PAGE TEXT
• • • •
What are authentication keys and access tokens?
===============
Just like people need usernames and passwords, so do programs that talk to websites. Twitter uses a protocal called [OAuth Autentication](http://tweepy.readthedocs.io/en/v3.6.0/auth_tutorial.html). Manage yours at 
# https://apps.twitter.com/

![app management page](figs/register.png)

In [3]:
#import tweepy and my private file with my access
import tweepy

#replace my authentication credentials with yours
import my_tokens 
consumer_key = my_tokens.twitter_consumer_key
consumer_secret = my_tokens.twitter_consumer_secret
access_token = my_tokens.twitter_access_token
access_token_secret = my_tokens.twitter_access_token_secret

In [2]:
consumer_key

'JGZ88stPTbUE0aS2PQ3hcDDME'

In [4]:
# connect to twitter
auth = tweepy.OAuthHandler(consumer_key, consumer_secret)
auth.set_access_token(access_token, access_token_secret)
# write up about API object
api = tweepy.API(auth)

How does twitter search?
=============

* https://developer.twitter.com/en/docs/tweets/search/api-reference/get-search-tweets

* tweepy interface: http://docs.tweepy.org/en/v3.5.0/api.html#API.search

parameters:
* q – **required**, the search query string
* lang – Restricts tweets to the given language, given by an ISO 639-1 code.
• • • •
DATASET EXCERPT

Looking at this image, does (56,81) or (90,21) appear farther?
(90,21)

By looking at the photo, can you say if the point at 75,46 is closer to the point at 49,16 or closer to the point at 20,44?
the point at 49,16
• • • •
WHAT TO WORK ON
A – In the Twitter API notes, retype the passage from "# write up about" up to and including "ISO 639-1 code.".
B – In the Twitter API notes, which search parameter is marked as required?

ANSWERS TO THE TASKS
A –
# write up about API object
api = tweepy.API(auth)

How does twitter search?
=============

* https://developer.twitter.com/en/docs/tweets/search/api-reference/get-search-tweets

* tweepy interface: http://docs.tweepy.org/en/v3.5.0/api.html#API.search

parameters:
* q – **required**, the search query string
* lang – Restricts tweets to the given language, given by an ISO 639-1 code.

B – q, the search query string.